--- Start DOCUMENT ---

Program note for the concert A gift for a centennial in homage to Gustavo Torner, featuring works by the academic composers of the Music Section of the Royal Academy of Fine Arts of San Fernando (Madrid, June 24, 2025)
Torner's world is an ambiguous, Borgesian world. In it, realities and appearances blur. Opposites touch; nothing is truly what it seems, and each thing contains something of everything else. We are in the realm of equivalencies, of visual metaphors where the glint on the edge of broken glass turns into a sea horizon, and where six meters of stainless steel stand for the immensity of the sky. (FERNANDO ZÓBEL)
Gustavo Torner and Fernando Zóbel (ca. 1965)
Photo: Fernando Nuño
I met Gustavo Torner towards the end of the spring of 1982. At the time, I was a teacher and Secretary at the Professional Conservatory of Music in Cuenca, and the director of the center, Pablo López de Osaba, was also the director of the Museum of Spanish Abstract Art. The museum had been founded by Fernando Zóbel in 1966 in close collaboration with Torner, and both had co-chaired it during its early years until its donation to the Juan March Foundation in 1980.

--- End DOCUMENT ---
--- Start DATA SECTION ---

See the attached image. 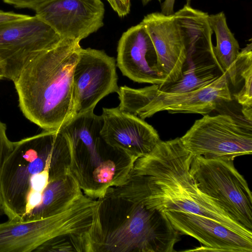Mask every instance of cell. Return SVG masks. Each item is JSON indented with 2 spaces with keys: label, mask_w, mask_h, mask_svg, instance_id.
<instances>
[{
  "label": "cell",
  "mask_w": 252,
  "mask_h": 252,
  "mask_svg": "<svg viewBox=\"0 0 252 252\" xmlns=\"http://www.w3.org/2000/svg\"><path fill=\"white\" fill-rule=\"evenodd\" d=\"M192 158L180 138L160 140L151 152L135 160L126 180L110 189L105 196L140 203L159 211L207 217L252 238V231L199 189L190 171Z\"/></svg>",
  "instance_id": "cell-1"
},
{
  "label": "cell",
  "mask_w": 252,
  "mask_h": 252,
  "mask_svg": "<svg viewBox=\"0 0 252 252\" xmlns=\"http://www.w3.org/2000/svg\"><path fill=\"white\" fill-rule=\"evenodd\" d=\"M81 49L80 41L62 39L31 60L14 82L21 112L43 130L59 129L75 116L73 76Z\"/></svg>",
  "instance_id": "cell-2"
},
{
  "label": "cell",
  "mask_w": 252,
  "mask_h": 252,
  "mask_svg": "<svg viewBox=\"0 0 252 252\" xmlns=\"http://www.w3.org/2000/svg\"><path fill=\"white\" fill-rule=\"evenodd\" d=\"M98 200L93 252L175 251L180 233L163 212L120 197Z\"/></svg>",
  "instance_id": "cell-3"
},
{
  "label": "cell",
  "mask_w": 252,
  "mask_h": 252,
  "mask_svg": "<svg viewBox=\"0 0 252 252\" xmlns=\"http://www.w3.org/2000/svg\"><path fill=\"white\" fill-rule=\"evenodd\" d=\"M102 116L90 111L76 115L60 129L69 150V167L83 193L102 198L127 179L135 160L108 144L100 131Z\"/></svg>",
  "instance_id": "cell-4"
},
{
  "label": "cell",
  "mask_w": 252,
  "mask_h": 252,
  "mask_svg": "<svg viewBox=\"0 0 252 252\" xmlns=\"http://www.w3.org/2000/svg\"><path fill=\"white\" fill-rule=\"evenodd\" d=\"M93 224V213L84 200L63 212L29 221L0 223V252H35L40 246L49 252L71 248L83 239Z\"/></svg>",
  "instance_id": "cell-5"
},
{
  "label": "cell",
  "mask_w": 252,
  "mask_h": 252,
  "mask_svg": "<svg viewBox=\"0 0 252 252\" xmlns=\"http://www.w3.org/2000/svg\"><path fill=\"white\" fill-rule=\"evenodd\" d=\"M69 144L61 129L45 130L14 142L3 164L0 194L4 215H10L28 180L47 168L63 170L69 166Z\"/></svg>",
  "instance_id": "cell-6"
},
{
  "label": "cell",
  "mask_w": 252,
  "mask_h": 252,
  "mask_svg": "<svg viewBox=\"0 0 252 252\" xmlns=\"http://www.w3.org/2000/svg\"><path fill=\"white\" fill-rule=\"evenodd\" d=\"M193 156L232 159L252 153V122L228 113L206 114L180 138Z\"/></svg>",
  "instance_id": "cell-7"
},
{
  "label": "cell",
  "mask_w": 252,
  "mask_h": 252,
  "mask_svg": "<svg viewBox=\"0 0 252 252\" xmlns=\"http://www.w3.org/2000/svg\"><path fill=\"white\" fill-rule=\"evenodd\" d=\"M233 160L193 156L190 173L201 191L252 231V192Z\"/></svg>",
  "instance_id": "cell-8"
},
{
  "label": "cell",
  "mask_w": 252,
  "mask_h": 252,
  "mask_svg": "<svg viewBox=\"0 0 252 252\" xmlns=\"http://www.w3.org/2000/svg\"><path fill=\"white\" fill-rule=\"evenodd\" d=\"M62 39L36 15L0 25V63L5 78L15 81L31 60Z\"/></svg>",
  "instance_id": "cell-9"
},
{
  "label": "cell",
  "mask_w": 252,
  "mask_h": 252,
  "mask_svg": "<svg viewBox=\"0 0 252 252\" xmlns=\"http://www.w3.org/2000/svg\"><path fill=\"white\" fill-rule=\"evenodd\" d=\"M116 61L102 50L81 49L73 76L75 116L94 111L98 102L118 92Z\"/></svg>",
  "instance_id": "cell-10"
},
{
  "label": "cell",
  "mask_w": 252,
  "mask_h": 252,
  "mask_svg": "<svg viewBox=\"0 0 252 252\" xmlns=\"http://www.w3.org/2000/svg\"><path fill=\"white\" fill-rule=\"evenodd\" d=\"M35 11L62 39L80 42L104 24L105 8L101 0H51Z\"/></svg>",
  "instance_id": "cell-11"
},
{
  "label": "cell",
  "mask_w": 252,
  "mask_h": 252,
  "mask_svg": "<svg viewBox=\"0 0 252 252\" xmlns=\"http://www.w3.org/2000/svg\"><path fill=\"white\" fill-rule=\"evenodd\" d=\"M101 116L102 137L110 145L135 160L151 152L161 140L153 126L118 106L103 108Z\"/></svg>",
  "instance_id": "cell-12"
},
{
  "label": "cell",
  "mask_w": 252,
  "mask_h": 252,
  "mask_svg": "<svg viewBox=\"0 0 252 252\" xmlns=\"http://www.w3.org/2000/svg\"><path fill=\"white\" fill-rule=\"evenodd\" d=\"M232 100L229 80L225 72L211 83L182 93H168L158 90L151 101L140 110L136 116L145 120L157 113L209 114L221 103Z\"/></svg>",
  "instance_id": "cell-13"
},
{
  "label": "cell",
  "mask_w": 252,
  "mask_h": 252,
  "mask_svg": "<svg viewBox=\"0 0 252 252\" xmlns=\"http://www.w3.org/2000/svg\"><path fill=\"white\" fill-rule=\"evenodd\" d=\"M163 212L180 234L192 237L203 245L188 251L252 252V238L213 220L182 211L166 210Z\"/></svg>",
  "instance_id": "cell-14"
},
{
  "label": "cell",
  "mask_w": 252,
  "mask_h": 252,
  "mask_svg": "<svg viewBox=\"0 0 252 252\" xmlns=\"http://www.w3.org/2000/svg\"><path fill=\"white\" fill-rule=\"evenodd\" d=\"M141 22L155 47L158 72L164 84L176 81L182 75L187 52L183 34L173 14L151 13Z\"/></svg>",
  "instance_id": "cell-15"
},
{
  "label": "cell",
  "mask_w": 252,
  "mask_h": 252,
  "mask_svg": "<svg viewBox=\"0 0 252 252\" xmlns=\"http://www.w3.org/2000/svg\"><path fill=\"white\" fill-rule=\"evenodd\" d=\"M117 65L123 75L134 82L158 86L164 83L158 72L155 47L141 22L122 34L118 44Z\"/></svg>",
  "instance_id": "cell-16"
},
{
  "label": "cell",
  "mask_w": 252,
  "mask_h": 252,
  "mask_svg": "<svg viewBox=\"0 0 252 252\" xmlns=\"http://www.w3.org/2000/svg\"><path fill=\"white\" fill-rule=\"evenodd\" d=\"M84 195L78 181L68 167L50 180L42 194L39 206L29 220L59 214L69 208Z\"/></svg>",
  "instance_id": "cell-17"
},
{
  "label": "cell",
  "mask_w": 252,
  "mask_h": 252,
  "mask_svg": "<svg viewBox=\"0 0 252 252\" xmlns=\"http://www.w3.org/2000/svg\"><path fill=\"white\" fill-rule=\"evenodd\" d=\"M224 72L215 58L187 60L180 77L174 82L158 86V90L168 93L193 91L211 83Z\"/></svg>",
  "instance_id": "cell-18"
},
{
  "label": "cell",
  "mask_w": 252,
  "mask_h": 252,
  "mask_svg": "<svg viewBox=\"0 0 252 252\" xmlns=\"http://www.w3.org/2000/svg\"><path fill=\"white\" fill-rule=\"evenodd\" d=\"M208 22L216 38L213 52L217 62L234 86L239 82L236 61L240 51L238 41L229 29L224 13L208 15Z\"/></svg>",
  "instance_id": "cell-19"
},
{
  "label": "cell",
  "mask_w": 252,
  "mask_h": 252,
  "mask_svg": "<svg viewBox=\"0 0 252 252\" xmlns=\"http://www.w3.org/2000/svg\"><path fill=\"white\" fill-rule=\"evenodd\" d=\"M236 66L239 81L244 80L241 90L233 94L242 106L243 116L252 122V43L242 49L238 54Z\"/></svg>",
  "instance_id": "cell-20"
},
{
  "label": "cell",
  "mask_w": 252,
  "mask_h": 252,
  "mask_svg": "<svg viewBox=\"0 0 252 252\" xmlns=\"http://www.w3.org/2000/svg\"><path fill=\"white\" fill-rule=\"evenodd\" d=\"M6 125L0 120V178L3 164L12 152L14 142L10 141L6 135ZM0 194V217L4 215Z\"/></svg>",
  "instance_id": "cell-21"
},
{
  "label": "cell",
  "mask_w": 252,
  "mask_h": 252,
  "mask_svg": "<svg viewBox=\"0 0 252 252\" xmlns=\"http://www.w3.org/2000/svg\"><path fill=\"white\" fill-rule=\"evenodd\" d=\"M5 3L20 8H30L35 10L42 4L51 0H2Z\"/></svg>",
  "instance_id": "cell-22"
},
{
  "label": "cell",
  "mask_w": 252,
  "mask_h": 252,
  "mask_svg": "<svg viewBox=\"0 0 252 252\" xmlns=\"http://www.w3.org/2000/svg\"><path fill=\"white\" fill-rule=\"evenodd\" d=\"M118 15L123 17L130 11L131 0H107Z\"/></svg>",
  "instance_id": "cell-23"
},
{
  "label": "cell",
  "mask_w": 252,
  "mask_h": 252,
  "mask_svg": "<svg viewBox=\"0 0 252 252\" xmlns=\"http://www.w3.org/2000/svg\"><path fill=\"white\" fill-rule=\"evenodd\" d=\"M29 15L18 14L13 12L4 11L0 10V25L29 17Z\"/></svg>",
  "instance_id": "cell-24"
},
{
  "label": "cell",
  "mask_w": 252,
  "mask_h": 252,
  "mask_svg": "<svg viewBox=\"0 0 252 252\" xmlns=\"http://www.w3.org/2000/svg\"><path fill=\"white\" fill-rule=\"evenodd\" d=\"M175 0H164L161 5V13L169 15L173 14Z\"/></svg>",
  "instance_id": "cell-25"
},
{
  "label": "cell",
  "mask_w": 252,
  "mask_h": 252,
  "mask_svg": "<svg viewBox=\"0 0 252 252\" xmlns=\"http://www.w3.org/2000/svg\"><path fill=\"white\" fill-rule=\"evenodd\" d=\"M3 78H5L4 72L3 68L0 63V80Z\"/></svg>",
  "instance_id": "cell-26"
},
{
  "label": "cell",
  "mask_w": 252,
  "mask_h": 252,
  "mask_svg": "<svg viewBox=\"0 0 252 252\" xmlns=\"http://www.w3.org/2000/svg\"><path fill=\"white\" fill-rule=\"evenodd\" d=\"M153 0H141V2H142L143 5H146L147 3H148L149 2L152 1ZM159 2H161L162 0H157Z\"/></svg>",
  "instance_id": "cell-27"
},
{
  "label": "cell",
  "mask_w": 252,
  "mask_h": 252,
  "mask_svg": "<svg viewBox=\"0 0 252 252\" xmlns=\"http://www.w3.org/2000/svg\"><path fill=\"white\" fill-rule=\"evenodd\" d=\"M191 0H186V4L190 5Z\"/></svg>",
  "instance_id": "cell-28"
}]
</instances>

--- End DATA SECTION ---

**TO DO:**
Carry the program note on Gustavo Torner forward, picking up right after its final sentence. The lines bear no relation to the program note on Gustavo Torner.

**WRITTEN RESPONSE:**
Late on a sunny morning in June 1982, after finishing my morning shift at the Conservatory -housed in the old Audiencia building- and in need of catching my breath after climbing the steep slope of Alfonso VII Street, I paused halfway on my way home, halfway down San Pedro Street, stopping at the Mangana Restaurant in the Plaza Mayor. There, leaning on the bar with glasses of wine in front of them, was López de Osaba giving a stern scolding to a middle-aged man who was staring back at him with a look of bewilderment. "But how can you tell me you don't know who Sebastián Durón is?" he was rebuking him. "It's like me saying I don't know who Berruguete is!" The comparison struck me as completely disproportionate, but the reprimand didn't go any further because, upon seeing me arrive, López de Osaba interrupted his speech to introduce me to his companion -none other than Gustavo Torner. The reference to Durón was relevant because, a few weeks later, a chamber opera cycle was scheduled to take place in Cuenca, featuring his opera La guerra de los gigantes (The War of the Giants). This series was also directed by López de Osaba in collaboration with the Youth Institute and also included my own chamber opera Ligazón, based on a text by Valle-Inclán.
Unlike Fernando Zóbel -whom I knew fairly well during my years in Cuenca and to whose memory I dedicated my work Exequias in 1985, a commission from the Cuenca Religious Music Week- I didn't get to know Torner as closely. In those early years of the 1980s, he only visited Cuenca sporadically. Nevertheless, it was enough to share a few conversations with him, which inevitably drifted towards the figure and music of Stravinsky.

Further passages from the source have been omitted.